LA TIREUSE DE CARTES
Le lendemain soir, en face de la maison servant de poste aux sapeurs-pompiers, un groupe nombreux et animé parlait de l'événement de la veille, qui avait créé tant d'émoi au sein de la paroisse. Tous faisaient l'éloge du vieux muet, à l'exception du père Latourelle, qui fumait nerveusement sa pipe, en réprimant, tantôt un geste et tantôt une parole menaçant de lui échapper.
—L'as-tu remarqué, Etienne, demande Jonas Grosselin, quand il a traîné son canot à l'eau? On eût dit qu'il traînait une latte!
—Oui, répond Etienne Corriveau: c'était un tour de force, mais c'est surtout sur l'eau que j'ai admiré sa force et son adresse.

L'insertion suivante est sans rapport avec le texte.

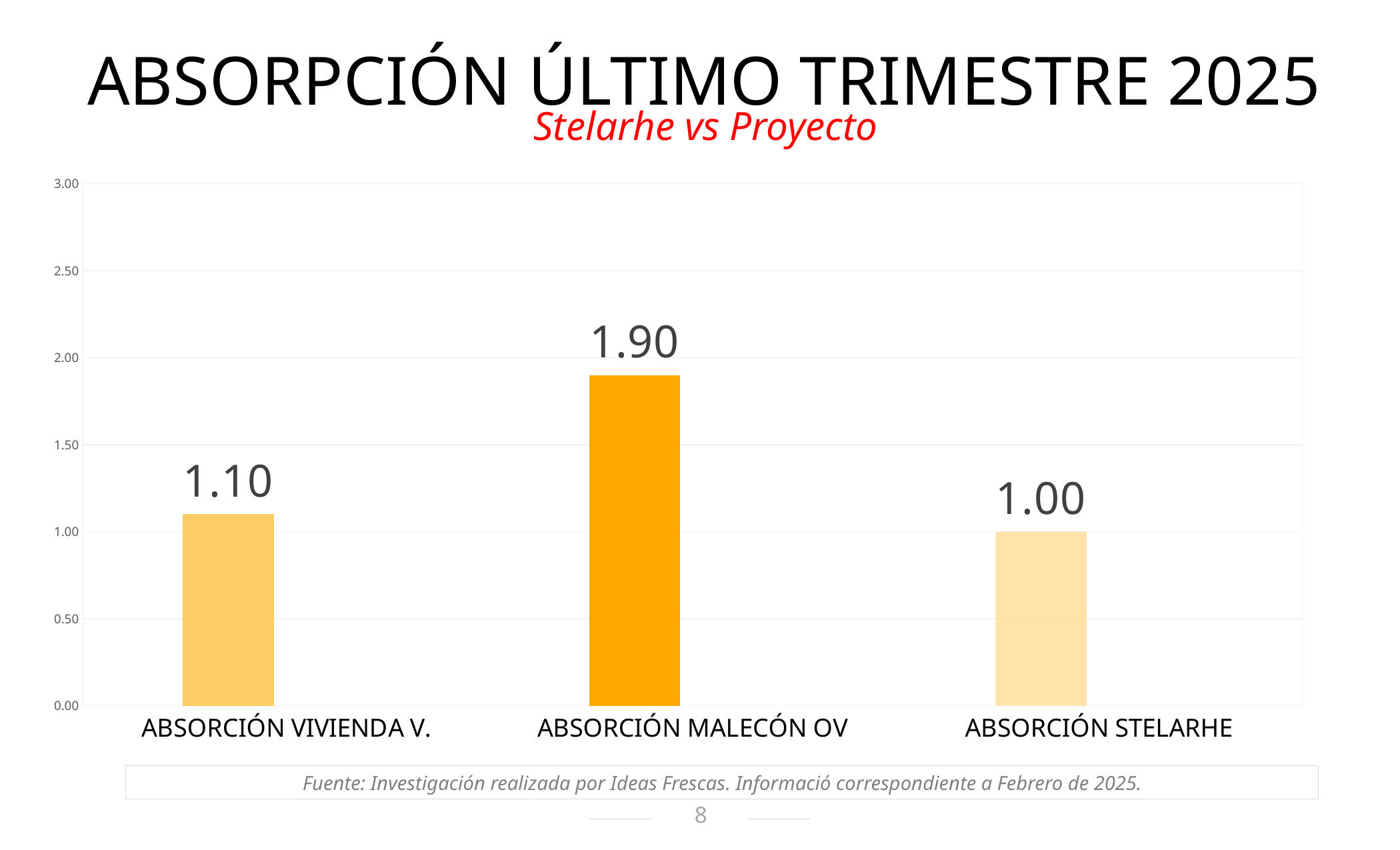
How many categories are shown in the chart? 3 What is the difference between the values for ABSORCIÓN VIVIENDA V. and ABSORCIÓN STELARHE? 0.10 Is the value for ABSORCIÓN MALECÓN OV greater or less than 1.50? greater Which is larger, the value for ABSORCIÓN VIVIENDA V. or the value for ABSORCIÓN MALECÓN OV? ABSORCIÓN MALECÓN OV What is the value for ABSORCIÓN MALECÓN OV? 1.90 What is the red subtitle shown below the main title? Stelarhe vs Proyecto Which category has the lowest value? ABSORCIÓN STELARHE Which category has the highest value? ABSORCIÓN MALECÓN OV What is the value for ABSORCIÓN VIVIENDA V.? 1.10 What is the value for ABSORCIÓN STELARHE? 1.00 What kind of chart is shown on the slide? bar chart What is the difference between the values for ABSORCIÓN MALECÓN OV and ABSORCIÓN STELARHE? 0.90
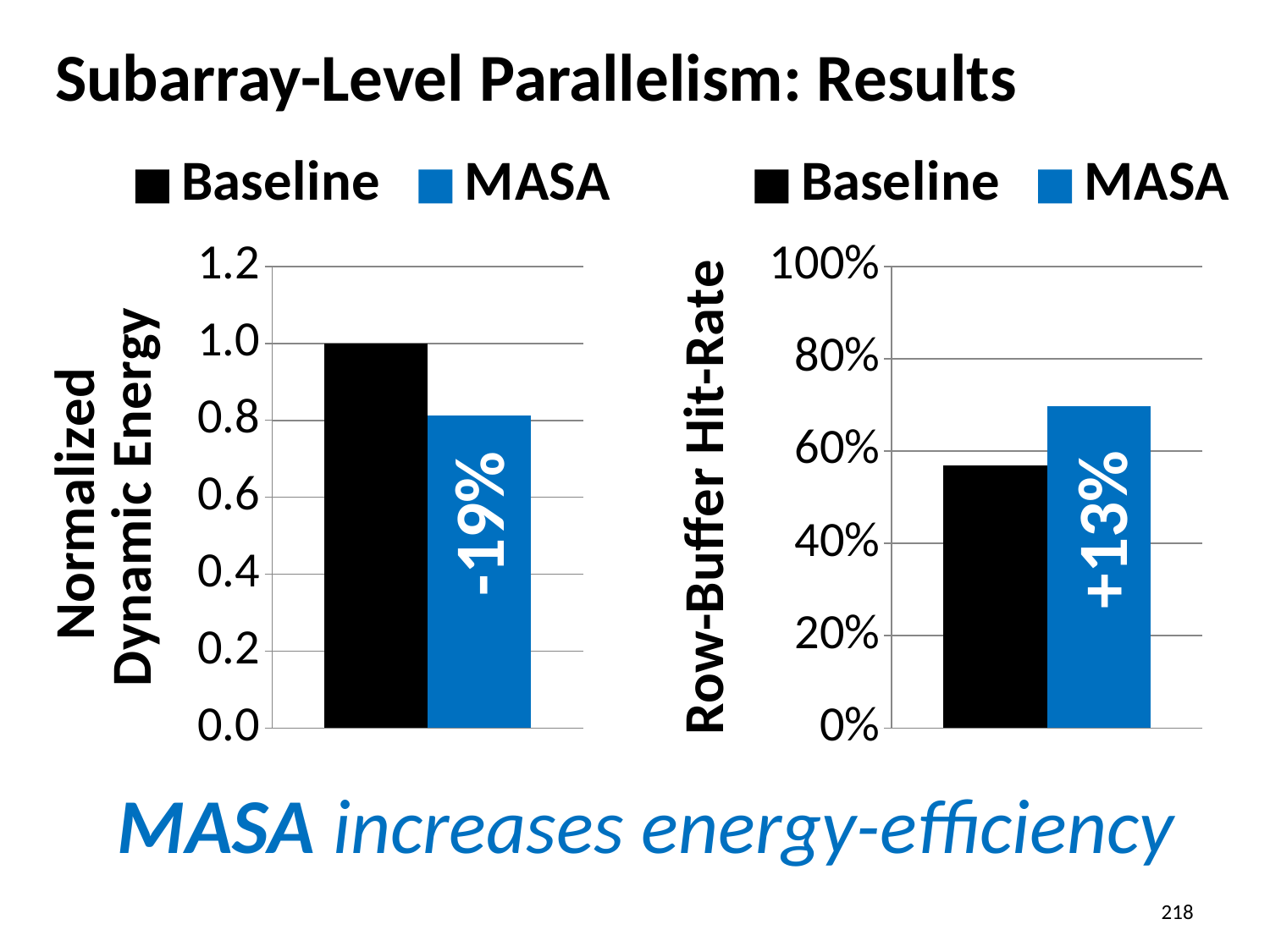
In the Row-Buffer Hit-Rate chart on the right, what percentage change is printed on the MASA bar? +13% In the Row-Buffer Hit-Rate chart on the right, which series has the higher value, Baseline or MASA? MASA In the Normalized Dynamic Energy chart on the left, which series has the lower value, Baseline or MASA? MASA In the Normalized Dynamic Energy chart on the left, what is the value for Baseline? 1.0 In the Normalized Dynamic Energy chart on the left, is the value for MASA greater or less than 1.0? less In the Normalized Dynamic Energy chart on the left, what percentage change is printed on the MASA bar? -19% In the Row-Buffer Hit-Rate chart on the right, is the value for Baseline greater or less than 60%? less In the Normalized Dynamic Energy chart on the left, what kind of chart is shown? bar chart In the Row-Buffer Hit-Rate chart on the right, how many bars are plotted? 2 In the Row-Buffer Hit-Rate chart on the right, what kind of chart is shown? bar chart In the Row-Buffer Hit-Rate chart on the right, is the value for MASA greater or less than 60%? greater In the Normalized Dynamic Energy chart on the left, how many series does the legend list? 2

—Moi aussi, approuve Frédéric Patry: je croyais, à chaque instant, qu'il allait être englouti; mais j'ai remarqué qu'il présentait toujours aux vagues la pince et jamais le flanc du canot.
—C'est justement cela qui prouve sa force et son adresse, reprend Etienne Corriveau. Car un homme faible et inhabile aurait coulé au fond tout de suite.
—Moi, dit Félix Bigaouette, ce que j'admire encore plus que sa force et son adresse, c'est son courage et son dévouement.
—Vous avez la note juste! fait Jean-Baptiste Dufresne. Cet homme a bravé la mort pour sauver la vie à des gens qu'il ne connaissait pas. C'est du dévouement poussé jusqu'à l'héroïsme!
Bref, chacun avait une bonne parole à dire à l'adresse de notre héros.
—C'est malheureux qu'il soit muet! oui, immanquablement, c'est malheureux! dit Félix Fortin, politicien incurable.